ENTRIES SUPPLIED ->
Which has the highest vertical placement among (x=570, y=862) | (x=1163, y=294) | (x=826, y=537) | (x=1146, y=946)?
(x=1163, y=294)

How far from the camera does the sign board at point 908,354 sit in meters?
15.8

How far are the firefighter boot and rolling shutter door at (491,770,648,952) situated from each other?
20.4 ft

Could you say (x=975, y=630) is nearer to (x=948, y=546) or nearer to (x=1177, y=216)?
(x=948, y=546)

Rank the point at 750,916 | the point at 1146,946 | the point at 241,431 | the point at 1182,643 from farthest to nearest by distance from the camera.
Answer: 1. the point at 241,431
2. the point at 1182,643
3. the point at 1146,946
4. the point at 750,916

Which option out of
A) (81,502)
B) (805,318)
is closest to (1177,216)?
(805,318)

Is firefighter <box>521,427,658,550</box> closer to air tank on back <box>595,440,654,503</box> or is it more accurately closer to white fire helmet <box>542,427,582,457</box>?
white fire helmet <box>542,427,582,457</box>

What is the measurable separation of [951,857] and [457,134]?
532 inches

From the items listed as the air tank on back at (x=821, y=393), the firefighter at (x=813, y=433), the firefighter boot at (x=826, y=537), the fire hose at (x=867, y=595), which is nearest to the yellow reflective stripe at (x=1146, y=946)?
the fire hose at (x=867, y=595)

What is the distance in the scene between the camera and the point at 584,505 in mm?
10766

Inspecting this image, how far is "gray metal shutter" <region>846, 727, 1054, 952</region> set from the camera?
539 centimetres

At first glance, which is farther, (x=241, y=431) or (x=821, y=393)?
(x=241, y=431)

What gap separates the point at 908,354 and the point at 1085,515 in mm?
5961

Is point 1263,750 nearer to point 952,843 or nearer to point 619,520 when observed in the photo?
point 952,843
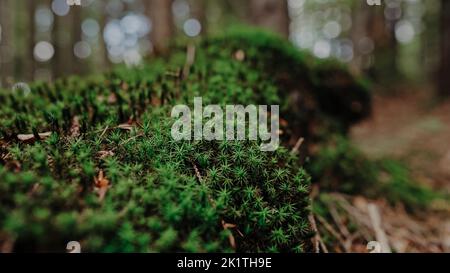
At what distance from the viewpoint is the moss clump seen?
1262 mm

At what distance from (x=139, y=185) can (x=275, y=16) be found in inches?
162

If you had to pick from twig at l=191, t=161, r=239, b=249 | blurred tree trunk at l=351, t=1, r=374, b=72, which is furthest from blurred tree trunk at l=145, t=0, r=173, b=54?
blurred tree trunk at l=351, t=1, r=374, b=72

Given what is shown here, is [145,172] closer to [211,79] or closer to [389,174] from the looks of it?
[211,79]

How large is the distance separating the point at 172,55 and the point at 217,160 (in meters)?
1.99

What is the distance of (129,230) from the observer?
1.31m

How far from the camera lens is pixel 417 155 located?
20.1 feet

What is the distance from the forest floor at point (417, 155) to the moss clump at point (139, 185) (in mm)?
1307

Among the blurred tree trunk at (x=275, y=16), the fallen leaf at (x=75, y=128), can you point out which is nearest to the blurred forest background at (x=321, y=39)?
the blurred tree trunk at (x=275, y=16)

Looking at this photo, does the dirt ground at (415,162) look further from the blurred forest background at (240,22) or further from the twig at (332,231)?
the blurred forest background at (240,22)

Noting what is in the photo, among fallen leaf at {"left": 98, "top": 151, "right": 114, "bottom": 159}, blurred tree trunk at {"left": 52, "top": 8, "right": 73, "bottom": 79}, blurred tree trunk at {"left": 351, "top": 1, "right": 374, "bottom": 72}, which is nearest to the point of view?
fallen leaf at {"left": 98, "top": 151, "right": 114, "bottom": 159}

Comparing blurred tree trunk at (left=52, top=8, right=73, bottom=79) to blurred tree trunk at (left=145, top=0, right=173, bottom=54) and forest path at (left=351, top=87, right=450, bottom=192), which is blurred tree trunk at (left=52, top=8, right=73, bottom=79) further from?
forest path at (left=351, top=87, right=450, bottom=192)

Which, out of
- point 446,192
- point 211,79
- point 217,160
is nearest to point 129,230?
point 217,160

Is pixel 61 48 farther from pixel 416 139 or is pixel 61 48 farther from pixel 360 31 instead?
pixel 416 139

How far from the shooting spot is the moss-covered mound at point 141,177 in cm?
128
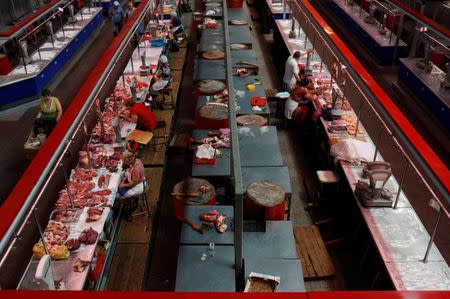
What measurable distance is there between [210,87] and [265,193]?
4297 millimetres

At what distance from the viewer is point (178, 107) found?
12312 millimetres

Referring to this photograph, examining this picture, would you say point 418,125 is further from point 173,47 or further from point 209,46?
point 173,47

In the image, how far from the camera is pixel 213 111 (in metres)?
9.20

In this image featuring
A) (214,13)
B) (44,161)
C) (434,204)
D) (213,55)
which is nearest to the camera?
(44,161)

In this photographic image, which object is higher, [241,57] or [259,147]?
[241,57]

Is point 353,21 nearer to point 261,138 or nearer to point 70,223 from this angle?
point 261,138

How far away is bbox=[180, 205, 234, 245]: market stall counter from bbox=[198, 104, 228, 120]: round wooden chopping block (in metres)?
2.91

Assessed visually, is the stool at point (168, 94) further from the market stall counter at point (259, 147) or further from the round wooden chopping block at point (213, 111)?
the market stall counter at point (259, 147)

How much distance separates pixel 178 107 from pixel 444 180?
8.64m

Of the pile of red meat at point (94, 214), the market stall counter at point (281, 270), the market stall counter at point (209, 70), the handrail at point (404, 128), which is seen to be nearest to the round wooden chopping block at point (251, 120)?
the handrail at point (404, 128)

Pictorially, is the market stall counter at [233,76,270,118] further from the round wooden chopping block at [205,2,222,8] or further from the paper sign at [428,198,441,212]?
the round wooden chopping block at [205,2,222,8]

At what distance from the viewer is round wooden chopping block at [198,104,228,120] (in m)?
8.97

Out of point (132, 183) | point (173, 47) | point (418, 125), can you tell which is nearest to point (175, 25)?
point (173, 47)

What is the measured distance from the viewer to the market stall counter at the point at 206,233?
5902 millimetres
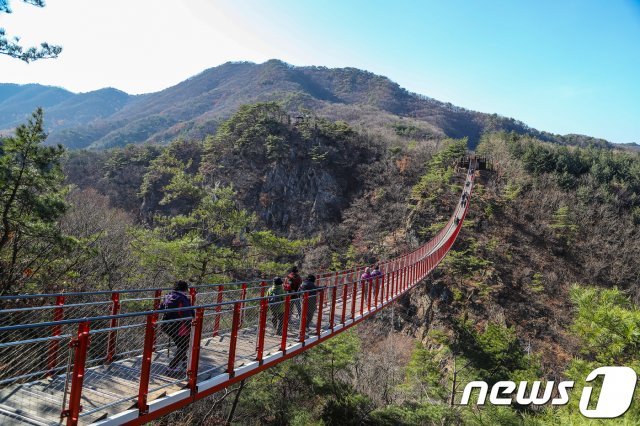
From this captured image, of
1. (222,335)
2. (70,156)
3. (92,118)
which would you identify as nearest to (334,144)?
(70,156)

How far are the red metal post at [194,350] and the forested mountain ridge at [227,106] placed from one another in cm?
7242

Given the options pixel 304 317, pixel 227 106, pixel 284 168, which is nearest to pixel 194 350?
pixel 304 317

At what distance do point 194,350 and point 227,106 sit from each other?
357 ft

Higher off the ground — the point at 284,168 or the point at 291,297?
the point at 284,168

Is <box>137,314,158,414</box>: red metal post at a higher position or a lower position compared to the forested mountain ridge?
lower

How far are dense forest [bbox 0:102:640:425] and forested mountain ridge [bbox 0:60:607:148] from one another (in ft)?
119

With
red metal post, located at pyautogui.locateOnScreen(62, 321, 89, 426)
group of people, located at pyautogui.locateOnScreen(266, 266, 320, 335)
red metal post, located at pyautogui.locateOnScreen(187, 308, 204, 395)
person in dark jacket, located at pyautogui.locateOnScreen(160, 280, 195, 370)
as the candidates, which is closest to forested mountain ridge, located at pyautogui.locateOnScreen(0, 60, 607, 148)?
group of people, located at pyautogui.locateOnScreen(266, 266, 320, 335)

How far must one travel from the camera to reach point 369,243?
32625mm

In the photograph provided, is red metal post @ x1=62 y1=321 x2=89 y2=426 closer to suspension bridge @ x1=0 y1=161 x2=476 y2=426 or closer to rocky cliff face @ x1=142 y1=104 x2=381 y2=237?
suspension bridge @ x1=0 y1=161 x2=476 y2=426

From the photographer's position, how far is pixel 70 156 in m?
46.4

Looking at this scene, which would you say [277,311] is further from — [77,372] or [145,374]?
[77,372]

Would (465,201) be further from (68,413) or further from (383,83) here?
(383,83)

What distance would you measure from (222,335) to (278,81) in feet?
403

THE REQUEST ->
Copy out the records word for word, from the line with "Higher off the" through the end of the records.

RESULT OF THIS TASK ->
Higher off the ground — the point at 284,168 or the point at 291,297?
the point at 284,168

Is <box>137,314,158,414</box>: red metal post at a higher position or a lower position compared to the forested mountain ridge?
lower

How far are dense forest [bbox 0:102:640:425] and forested mountain ridge [bbox 0:60:607:148] from one another (in ft)?
119

With
red metal post, located at pyautogui.locateOnScreen(62, 321, 89, 426)
group of people, located at pyautogui.locateOnScreen(266, 266, 320, 335)
red metal post, located at pyautogui.locateOnScreen(187, 308, 204, 395)
person in dark jacket, located at pyautogui.locateOnScreen(160, 280, 195, 370)
as the candidates, which is closest to forested mountain ridge, located at pyautogui.locateOnScreen(0, 60, 607, 148)?
group of people, located at pyautogui.locateOnScreen(266, 266, 320, 335)

How far must one travel from the camera to reach point 369,243?
32625mm

In the photograph provided, is red metal post @ x1=62 y1=321 x2=89 y2=426 closer to suspension bridge @ x1=0 y1=161 x2=476 y2=426 or closer to rocky cliff face @ x1=142 y1=104 x2=381 y2=237?
suspension bridge @ x1=0 y1=161 x2=476 y2=426

From the photographer's position, how far is pixel 70 156 in m?
46.4

Looking at this scene, which would you say [277,311] is further from — [77,372] or [145,374]?
[77,372]

Would (465,201) be further from (68,413) or further from (383,83) here?
(383,83)

What distance would you measure from (222,335) to (278,81) in feet?
403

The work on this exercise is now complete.